Evaluating machine learning and statistical learning techniques for cancer classification and diagnosis

Alwazy, Asmaa; Buyrukoğlu, GONCA; Buyrukoğlu, Selim; Baker, Mohammed

doi:10.1007/s42044-025-00233-z

Evaluating machine learning and statistical learning techniques for cancer classification and diagnosis

Alwazy A. S. H., Buyrukoğlu G., Buyrukoğlu S., Baker M. R.

Iran Journal of Computer Science, cilt.8, sa.2, ss.471-490, 2025 (Scopus)

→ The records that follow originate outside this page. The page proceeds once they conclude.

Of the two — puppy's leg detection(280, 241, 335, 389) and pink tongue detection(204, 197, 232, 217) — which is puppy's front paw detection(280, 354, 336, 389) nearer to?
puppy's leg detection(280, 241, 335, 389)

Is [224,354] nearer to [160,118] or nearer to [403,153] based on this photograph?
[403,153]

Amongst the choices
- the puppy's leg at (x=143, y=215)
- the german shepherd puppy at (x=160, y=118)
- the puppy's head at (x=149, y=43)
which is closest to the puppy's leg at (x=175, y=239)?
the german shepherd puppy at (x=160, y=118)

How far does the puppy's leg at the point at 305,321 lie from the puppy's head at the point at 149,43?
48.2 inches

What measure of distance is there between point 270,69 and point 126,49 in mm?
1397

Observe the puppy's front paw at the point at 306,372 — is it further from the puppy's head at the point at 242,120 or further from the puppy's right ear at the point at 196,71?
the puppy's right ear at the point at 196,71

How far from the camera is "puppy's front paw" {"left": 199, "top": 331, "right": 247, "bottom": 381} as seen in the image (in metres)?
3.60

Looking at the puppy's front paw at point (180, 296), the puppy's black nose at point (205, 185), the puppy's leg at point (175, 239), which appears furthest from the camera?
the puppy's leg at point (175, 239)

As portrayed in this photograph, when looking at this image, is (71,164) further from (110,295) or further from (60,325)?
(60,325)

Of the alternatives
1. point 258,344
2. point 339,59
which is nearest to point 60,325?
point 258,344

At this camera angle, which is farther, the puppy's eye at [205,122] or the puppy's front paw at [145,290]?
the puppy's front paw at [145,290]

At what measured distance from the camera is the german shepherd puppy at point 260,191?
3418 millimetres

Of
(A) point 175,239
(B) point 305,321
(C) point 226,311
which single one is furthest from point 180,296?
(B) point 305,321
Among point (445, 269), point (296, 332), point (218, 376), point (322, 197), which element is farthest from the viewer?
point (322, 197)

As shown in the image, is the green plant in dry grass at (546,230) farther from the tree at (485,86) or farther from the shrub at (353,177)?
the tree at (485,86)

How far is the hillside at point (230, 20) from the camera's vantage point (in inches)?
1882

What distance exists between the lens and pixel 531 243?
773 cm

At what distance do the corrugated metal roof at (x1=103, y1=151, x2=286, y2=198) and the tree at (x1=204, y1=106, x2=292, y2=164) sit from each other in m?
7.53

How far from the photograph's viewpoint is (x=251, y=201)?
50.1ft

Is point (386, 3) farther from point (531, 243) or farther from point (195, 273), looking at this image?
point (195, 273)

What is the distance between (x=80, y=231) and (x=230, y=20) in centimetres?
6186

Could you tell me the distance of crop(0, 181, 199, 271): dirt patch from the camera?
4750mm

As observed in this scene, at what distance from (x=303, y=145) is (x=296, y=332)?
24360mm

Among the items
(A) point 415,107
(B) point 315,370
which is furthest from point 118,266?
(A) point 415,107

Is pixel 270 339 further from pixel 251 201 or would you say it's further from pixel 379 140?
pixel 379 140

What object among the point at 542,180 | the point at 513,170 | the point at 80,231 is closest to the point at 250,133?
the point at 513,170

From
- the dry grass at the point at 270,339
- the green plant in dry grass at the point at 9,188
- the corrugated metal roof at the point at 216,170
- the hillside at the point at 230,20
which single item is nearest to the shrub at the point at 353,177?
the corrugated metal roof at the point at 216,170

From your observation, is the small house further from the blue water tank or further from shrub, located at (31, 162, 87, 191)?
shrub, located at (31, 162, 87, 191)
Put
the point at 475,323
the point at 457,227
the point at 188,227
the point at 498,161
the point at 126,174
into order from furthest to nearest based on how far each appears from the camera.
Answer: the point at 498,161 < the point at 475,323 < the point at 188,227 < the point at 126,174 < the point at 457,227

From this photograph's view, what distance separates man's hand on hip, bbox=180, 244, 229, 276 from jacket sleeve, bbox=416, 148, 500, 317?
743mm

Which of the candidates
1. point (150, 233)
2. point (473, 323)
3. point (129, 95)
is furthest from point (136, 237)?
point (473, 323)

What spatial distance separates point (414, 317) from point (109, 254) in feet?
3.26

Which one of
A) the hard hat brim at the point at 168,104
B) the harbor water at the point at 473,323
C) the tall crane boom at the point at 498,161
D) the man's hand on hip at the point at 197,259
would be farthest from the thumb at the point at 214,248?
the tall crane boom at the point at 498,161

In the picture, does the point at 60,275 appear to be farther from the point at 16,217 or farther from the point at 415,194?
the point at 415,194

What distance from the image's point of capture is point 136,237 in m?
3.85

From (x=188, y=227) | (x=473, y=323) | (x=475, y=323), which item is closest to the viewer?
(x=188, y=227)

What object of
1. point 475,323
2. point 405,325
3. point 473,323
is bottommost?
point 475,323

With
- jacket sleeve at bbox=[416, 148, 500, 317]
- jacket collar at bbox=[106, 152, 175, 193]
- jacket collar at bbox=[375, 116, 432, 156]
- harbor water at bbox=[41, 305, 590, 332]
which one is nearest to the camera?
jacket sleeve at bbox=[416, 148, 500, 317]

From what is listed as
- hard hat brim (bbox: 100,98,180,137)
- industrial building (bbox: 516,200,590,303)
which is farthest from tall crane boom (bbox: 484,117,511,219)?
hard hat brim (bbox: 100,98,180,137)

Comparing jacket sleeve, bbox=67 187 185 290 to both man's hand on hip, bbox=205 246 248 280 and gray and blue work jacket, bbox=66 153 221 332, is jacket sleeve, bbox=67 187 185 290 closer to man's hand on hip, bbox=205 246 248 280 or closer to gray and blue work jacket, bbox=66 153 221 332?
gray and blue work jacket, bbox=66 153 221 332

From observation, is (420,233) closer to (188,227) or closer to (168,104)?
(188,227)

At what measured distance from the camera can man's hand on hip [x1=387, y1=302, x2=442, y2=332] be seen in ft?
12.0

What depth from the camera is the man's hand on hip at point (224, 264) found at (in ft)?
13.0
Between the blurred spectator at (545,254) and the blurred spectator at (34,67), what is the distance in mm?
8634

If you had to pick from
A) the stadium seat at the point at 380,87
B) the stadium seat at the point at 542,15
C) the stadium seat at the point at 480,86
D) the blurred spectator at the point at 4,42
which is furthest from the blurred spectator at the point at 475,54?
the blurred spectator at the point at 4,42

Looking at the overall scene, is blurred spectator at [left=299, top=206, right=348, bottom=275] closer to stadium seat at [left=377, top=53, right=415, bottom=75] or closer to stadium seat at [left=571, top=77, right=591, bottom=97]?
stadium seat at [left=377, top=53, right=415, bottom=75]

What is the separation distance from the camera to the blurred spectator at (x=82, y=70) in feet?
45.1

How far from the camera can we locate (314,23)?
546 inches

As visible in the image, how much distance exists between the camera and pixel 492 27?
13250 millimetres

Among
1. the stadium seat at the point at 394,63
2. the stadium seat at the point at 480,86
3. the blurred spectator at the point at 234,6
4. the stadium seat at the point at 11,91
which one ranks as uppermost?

Yayın Türü: Makale / Tam Makale
Cilt numarası: 8 Sayı: 2
Basım Tarihi: 2025
Doi Numarası: 10.1007/s42044-025-00233-z
Dergi Adı: Iran Journal of Computer Science
Derginin Tarandığı İndeksler: Scopus
Sayfa Sayıları: ss.471-490
Anahtar Kelimeler: Cancer classification, Data mining, Diagnosis, Machine learning algorithms, Statistical learning algorithms
Abdullah Gül Üniversitesi Adresli: Hayır

Özet

Accurate cancer diagnosis is critical for effective treatment and positive patient outcomes. This study investigates the robustness of machine learning (ML) and statistical learning (SL) algorithms in classifying and diagnosing lung, prostate, breast, and heart disease. We evaluated and compared the performance of several algorithms, including support vector classifier (SVC), random forest (RF), XGBoost, decision tree (DT), elastic net, Lasso, and ridge, using four medical data sets. Multiple metrics, such as accuracy, precision, recall, F1-score, and area under the curve (AUC), are used to assess the performance. Hyperparameter tuning is conducted using GridSearchCV. The results demonstrated that RF and SVC achieved near-perfect accuracy (up to 98%) and AUC scores (1.00) in distinguishing between benign and malignant lung and breast cancer samples. SL algorithms exhibited robust and consistent performance for prostate cancer, achieving accuracy, precision, recall, and F1-scores of approximately 90%, making them suitable for data sets with smaller sample sizes. However, SVC-based ML algorithms outperformed SL methods in overall accuracy for prostate cancer, although SL methods provided a stable baseline. For heart disease, SVC achieved the highest accuracy (82%), while regularized SL models such as Elastic Net and Lasso performed similarly, with an accuracy of 80%. This study highlights the importance of selecting algorithms tailored to the data set’s characteristics and the specific diagnostic requirements. It also underscores the complementary strengths of ML and SL approaches, suggesting that an integrated strategy may offer the most effective solution. The findings contribute to the growing evidence supporting integrating computational methods into clinical practice to enhance diagnostic accuracy and improve patient care.